Question

I have a sample Chrome packaged app which uses the Chrome sockets API to perform DNS service discovery. The heavy lifting is borrowed from the example here:

https://github.com/GoogleChrome/chrome-app-samples/tree/master/mdns-browser

I just use service names such as _pdl-datastream._tcp.local (instead of the default of _services._dns-sd._udp.local).

On both my Ubuntu and Windows setups (Chrome 25.0.1364.172), the app can successfully find my network printer; I can list its IP address and service instance name. However, it fails in Chrome OS on my Samsung Chromebook (Chrome 25.0.1364.173); nothing is found.
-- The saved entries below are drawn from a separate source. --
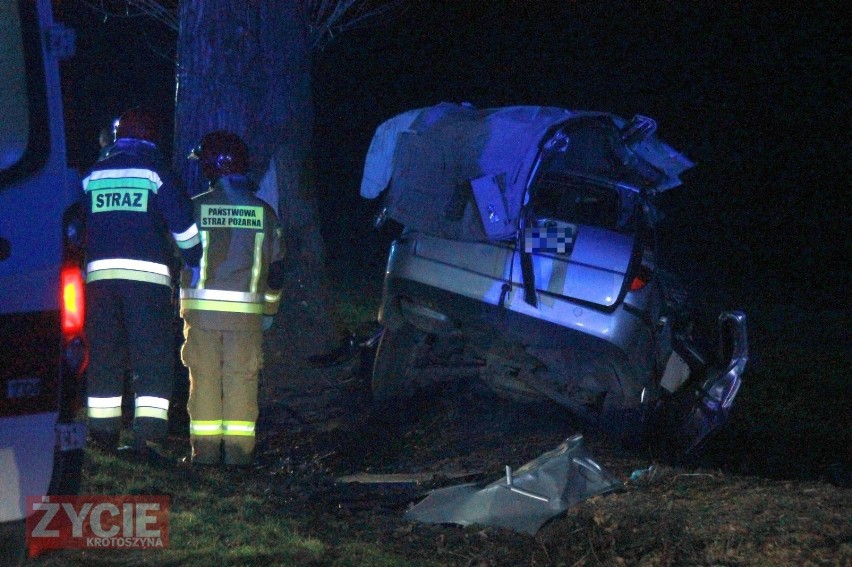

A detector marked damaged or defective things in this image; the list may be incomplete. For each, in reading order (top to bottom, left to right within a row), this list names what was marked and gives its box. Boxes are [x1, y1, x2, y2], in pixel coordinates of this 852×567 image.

wrecked van [360, 103, 744, 458]
torn metal panel [402, 434, 624, 536]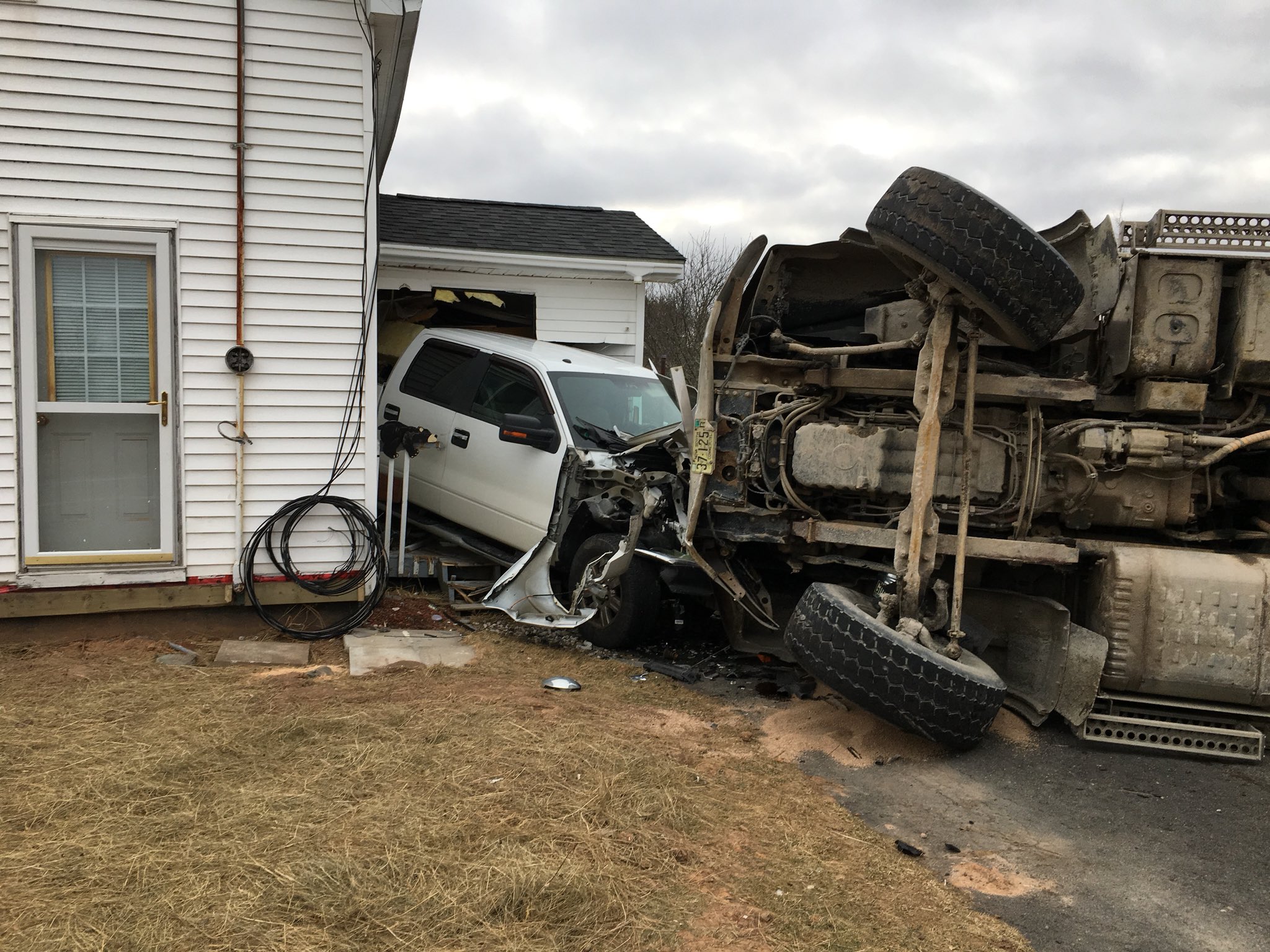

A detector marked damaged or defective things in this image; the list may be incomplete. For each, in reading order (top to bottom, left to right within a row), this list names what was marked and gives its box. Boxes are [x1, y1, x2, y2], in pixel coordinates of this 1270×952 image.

overturned dump truck [491, 164, 1270, 759]
exposed truck undercarriage [494, 169, 1270, 759]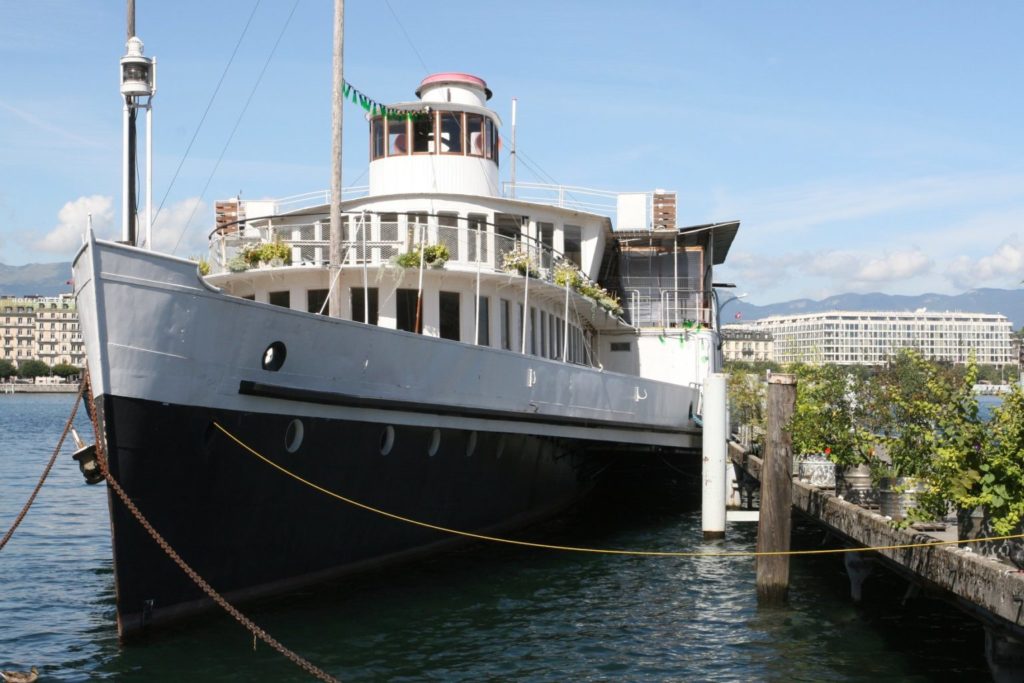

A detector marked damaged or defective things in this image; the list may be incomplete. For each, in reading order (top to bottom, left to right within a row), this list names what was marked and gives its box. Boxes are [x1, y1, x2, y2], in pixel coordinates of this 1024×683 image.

rusty chain [0, 382, 86, 552]
rusty chain [82, 370, 339, 679]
Any idea what the problem might be? Is this a known issue?

Was it helpful?

Solution

You should check if it's the default firewall. On a Chromebook by default I believe all incoming connections are blocked. If you're running in dev mode you can do the following to allow all incoming udp traffic to test whether this is the problem:

  1. Press Ctrl+Alt+T to bring up a terminal window and type the following
  2. shell
  3. sudo iptables -I INPUT -p udp -j ACCEPT

OTHER TIPS

Yes, Chromebooks default to a restrictive firewall. However, if the incoming packet matches an outgoing one, the incoming packet should be permitted. Here's the list of firewall rules.

According to the bug report created by Haw-Bin, this is verified as fixed since end of 2013.